ついこの間まで、やたらに奥行きのあるテレビを観ながら、映りが悪いときにはバンバンとテレビの上を手でたたいていた。

ついこの間まで、1から0までの数字が書かれた穴の開いたダイアルのついた黒い電話機で電話をかけていた。

ついこの間まで、はがきや便箋を買ってきて、ペンで手紙を書いていた。

ついこの間まで、撮った写真を現像に出して、どんな写真が写っているのかわくわくしながら写真屋さんにできた写真をとりに行っていた。

ついこの間まで、子ども達は「ゲームをしよう」と言って、人生ゲームやトランプ、鬼ごっこなんかをして遊んでいた。

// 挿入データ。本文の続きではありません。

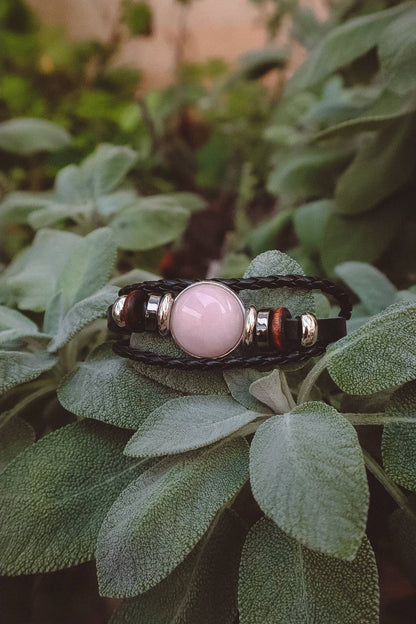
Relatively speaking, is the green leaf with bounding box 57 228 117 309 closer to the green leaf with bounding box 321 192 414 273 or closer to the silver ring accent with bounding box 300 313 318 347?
the silver ring accent with bounding box 300 313 318 347

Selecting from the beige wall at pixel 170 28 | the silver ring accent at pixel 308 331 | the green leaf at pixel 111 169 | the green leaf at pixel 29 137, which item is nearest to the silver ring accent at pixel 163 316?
the silver ring accent at pixel 308 331

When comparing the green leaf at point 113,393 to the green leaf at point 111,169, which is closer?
the green leaf at point 113,393

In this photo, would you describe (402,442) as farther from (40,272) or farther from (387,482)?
(40,272)

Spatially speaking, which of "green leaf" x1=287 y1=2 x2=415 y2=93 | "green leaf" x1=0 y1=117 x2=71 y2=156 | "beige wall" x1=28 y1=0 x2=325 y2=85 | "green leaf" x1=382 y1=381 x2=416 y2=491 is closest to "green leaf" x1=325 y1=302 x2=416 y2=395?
"green leaf" x1=382 y1=381 x2=416 y2=491

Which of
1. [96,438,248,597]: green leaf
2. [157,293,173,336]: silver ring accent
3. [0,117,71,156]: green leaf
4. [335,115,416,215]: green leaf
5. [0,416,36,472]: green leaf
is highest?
[0,117,71,156]: green leaf

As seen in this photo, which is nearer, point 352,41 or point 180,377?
point 180,377

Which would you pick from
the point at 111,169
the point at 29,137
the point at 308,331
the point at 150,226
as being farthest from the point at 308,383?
the point at 29,137

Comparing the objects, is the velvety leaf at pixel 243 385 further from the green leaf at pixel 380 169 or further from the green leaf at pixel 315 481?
the green leaf at pixel 380 169
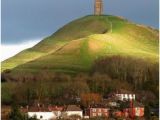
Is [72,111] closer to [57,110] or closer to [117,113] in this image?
[57,110]

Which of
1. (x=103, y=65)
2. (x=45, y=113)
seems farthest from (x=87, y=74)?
(x=45, y=113)

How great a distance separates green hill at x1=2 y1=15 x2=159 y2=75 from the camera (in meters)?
110

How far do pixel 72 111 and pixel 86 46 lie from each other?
170 feet

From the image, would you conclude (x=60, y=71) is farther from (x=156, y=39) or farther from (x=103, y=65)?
(x=156, y=39)

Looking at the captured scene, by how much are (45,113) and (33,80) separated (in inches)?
786

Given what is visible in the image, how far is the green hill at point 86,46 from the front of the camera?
109625mm

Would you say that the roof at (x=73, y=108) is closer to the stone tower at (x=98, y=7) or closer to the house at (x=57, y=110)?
the house at (x=57, y=110)

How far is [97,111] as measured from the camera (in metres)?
73.4

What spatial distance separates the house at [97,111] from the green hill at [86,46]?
1100 inches

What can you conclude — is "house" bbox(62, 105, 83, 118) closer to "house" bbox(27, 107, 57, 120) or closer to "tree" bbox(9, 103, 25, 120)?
"house" bbox(27, 107, 57, 120)

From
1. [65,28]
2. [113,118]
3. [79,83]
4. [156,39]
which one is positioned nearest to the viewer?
[113,118]

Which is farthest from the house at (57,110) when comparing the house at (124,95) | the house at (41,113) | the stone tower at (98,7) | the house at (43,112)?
the stone tower at (98,7)

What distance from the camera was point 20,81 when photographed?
90750 mm

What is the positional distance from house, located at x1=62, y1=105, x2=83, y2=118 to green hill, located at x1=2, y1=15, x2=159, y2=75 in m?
28.0
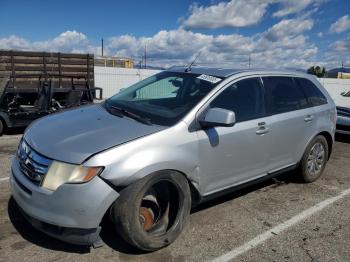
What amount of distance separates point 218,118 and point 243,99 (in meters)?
0.79

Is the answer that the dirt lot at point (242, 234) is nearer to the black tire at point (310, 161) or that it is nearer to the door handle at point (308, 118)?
the black tire at point (310, 161)

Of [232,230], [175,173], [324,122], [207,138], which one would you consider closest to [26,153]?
[175,173]

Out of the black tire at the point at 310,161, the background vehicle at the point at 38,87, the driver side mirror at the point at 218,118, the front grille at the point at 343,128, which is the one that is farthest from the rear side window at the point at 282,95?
the background vehicle at the point at 38,87

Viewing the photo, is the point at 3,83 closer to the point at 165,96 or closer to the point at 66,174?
the point at 165,96

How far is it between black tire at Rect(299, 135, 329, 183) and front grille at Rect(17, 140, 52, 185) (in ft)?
11.6

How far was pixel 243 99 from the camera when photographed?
4254mm

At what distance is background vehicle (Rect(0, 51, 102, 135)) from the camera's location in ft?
29.5

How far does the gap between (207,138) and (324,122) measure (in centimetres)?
255

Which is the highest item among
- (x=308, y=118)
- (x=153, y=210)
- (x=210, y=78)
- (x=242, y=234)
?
(x=210, y=78)

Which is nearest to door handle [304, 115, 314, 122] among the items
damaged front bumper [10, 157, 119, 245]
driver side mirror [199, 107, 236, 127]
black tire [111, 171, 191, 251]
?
driver side mirror [199, 107, 236, 127]

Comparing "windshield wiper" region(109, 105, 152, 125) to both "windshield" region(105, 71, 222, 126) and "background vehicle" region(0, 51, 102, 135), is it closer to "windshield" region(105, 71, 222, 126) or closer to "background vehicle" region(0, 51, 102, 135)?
"windshield" region(105, 71, 222, 126)

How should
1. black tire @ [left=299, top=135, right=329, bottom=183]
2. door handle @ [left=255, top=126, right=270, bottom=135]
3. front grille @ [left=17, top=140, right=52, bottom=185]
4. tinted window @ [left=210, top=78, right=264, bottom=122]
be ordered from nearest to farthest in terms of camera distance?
1. front grille @ [left=17, top=140, right=52, bottom=185]
2. tinted window @ [left=210, top=78, right=264, bottom=122]
3. door handle @ [left=255, top=126, right=270, bottom=135]
4. black tire @ [left=299, top=135, right=329, bottom=183]

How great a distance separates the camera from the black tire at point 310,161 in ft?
17.3

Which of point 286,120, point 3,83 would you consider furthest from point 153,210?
point 3,83
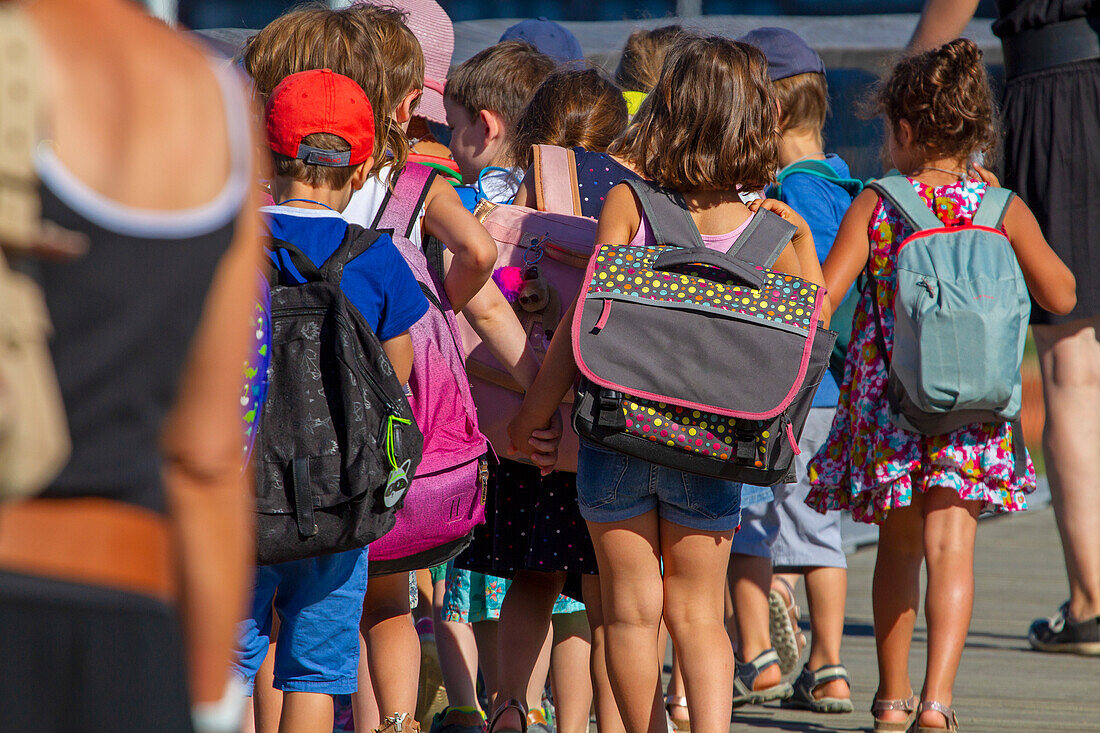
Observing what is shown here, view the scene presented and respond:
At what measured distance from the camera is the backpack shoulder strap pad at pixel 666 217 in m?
3.08

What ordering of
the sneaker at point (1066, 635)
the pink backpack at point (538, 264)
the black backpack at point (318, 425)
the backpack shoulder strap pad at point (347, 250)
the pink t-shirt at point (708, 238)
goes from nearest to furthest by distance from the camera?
1. the black backpack at point (318, 425)
2. the backpack shoulder strap pad at point (347, 250)
3. the pink t-shirt at point (708, 238)
4. the pink backpack at point (538, 264)
5. the sneaker at point (1066, 635)

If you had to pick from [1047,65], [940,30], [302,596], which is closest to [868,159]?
[1047,65]

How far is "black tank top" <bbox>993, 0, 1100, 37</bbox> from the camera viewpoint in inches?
187

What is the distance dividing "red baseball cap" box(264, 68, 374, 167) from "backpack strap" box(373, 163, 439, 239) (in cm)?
33

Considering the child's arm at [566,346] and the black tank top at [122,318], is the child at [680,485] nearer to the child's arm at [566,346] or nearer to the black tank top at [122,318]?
→ the child's arm at [566,346]

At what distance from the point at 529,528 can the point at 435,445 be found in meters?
0.54

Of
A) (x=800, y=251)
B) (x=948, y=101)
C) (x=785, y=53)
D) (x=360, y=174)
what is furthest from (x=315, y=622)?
(x=785, y=53)

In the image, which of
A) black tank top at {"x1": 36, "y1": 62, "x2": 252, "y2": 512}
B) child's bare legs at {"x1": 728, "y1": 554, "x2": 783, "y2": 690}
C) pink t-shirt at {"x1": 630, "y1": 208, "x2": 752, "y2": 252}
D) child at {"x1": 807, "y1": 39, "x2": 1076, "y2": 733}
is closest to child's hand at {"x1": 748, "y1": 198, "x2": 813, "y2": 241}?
pink t-shirt at {"x1": 630, "y1": 208, "x2": 752, "y2": 252}

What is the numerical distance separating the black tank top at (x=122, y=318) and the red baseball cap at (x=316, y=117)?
1614 millimetres

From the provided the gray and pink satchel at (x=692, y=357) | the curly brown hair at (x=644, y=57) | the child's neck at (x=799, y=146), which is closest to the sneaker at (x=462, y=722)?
the gray and pink satchel at (x=692, y=357)

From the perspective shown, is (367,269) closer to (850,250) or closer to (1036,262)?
(850,250)

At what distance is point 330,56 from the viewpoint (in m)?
3.15

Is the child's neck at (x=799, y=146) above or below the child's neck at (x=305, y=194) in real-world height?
below

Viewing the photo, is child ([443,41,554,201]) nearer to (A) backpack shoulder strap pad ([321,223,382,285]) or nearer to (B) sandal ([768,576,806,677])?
(A) backpack shoulder strap pad ([321,223,382,285])
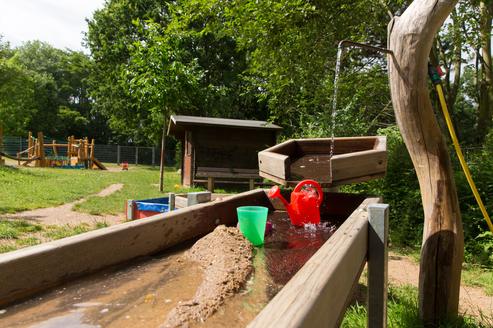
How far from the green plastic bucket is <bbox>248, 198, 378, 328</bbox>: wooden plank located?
0.61 metres

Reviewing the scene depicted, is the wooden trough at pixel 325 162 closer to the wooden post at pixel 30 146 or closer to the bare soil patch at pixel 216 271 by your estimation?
the bare soil patch at pixel 216 271

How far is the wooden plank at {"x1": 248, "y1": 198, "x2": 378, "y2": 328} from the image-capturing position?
0.80 m

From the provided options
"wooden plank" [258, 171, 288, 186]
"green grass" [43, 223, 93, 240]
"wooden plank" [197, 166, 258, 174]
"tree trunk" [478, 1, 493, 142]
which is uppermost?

そんな時代を知っている者からすると、iPod や3D テレビ、スマートフォンやEmail、デジタルカメラやオンラインゲームなどは、とても大きな変化だ。レコードを聴いていたときには、まさか手のひらサイズの薄い音楽プレーヤーで何千曲もの音楽持ち運べるとは想像していなかったし、撮った写真をその場で見て消去したりできるようになるとは思いもよらなかった。でもそれらは現実のものとして手元にある。

本当に大きな変化だと思う。でも、その変化によって人々がいい方向に進んでいるのかというと、なんとも答えられない。レコード盤を聞くのとiPod で音楽を聴くのと、1曲を聴くことにおいてどちらがいいのか、わからない。大量の音楽を便利に携帯して聴くことができるのはiPod だけれど、一度に聴くのは1曲だ。その「1曲を聴く」という行為を行うとき、レコードのほうがいい、という人も当然いるだろう。また、常に持ち歩く携帯電話はいつでも人とつながることができるという意味ではとても便利で、今では欠かせないものだけれど、そもそもいつでも人と連絡を取るあるいは人から連絡がくることは、いいことだろうか、という疑問もある。

過去何十年かで、いろんなものに大きな変化があった。でもそれは「変化」であって、進歩や発展、ましてやさらなる幸福に向かっている、ということではないのかもしれない。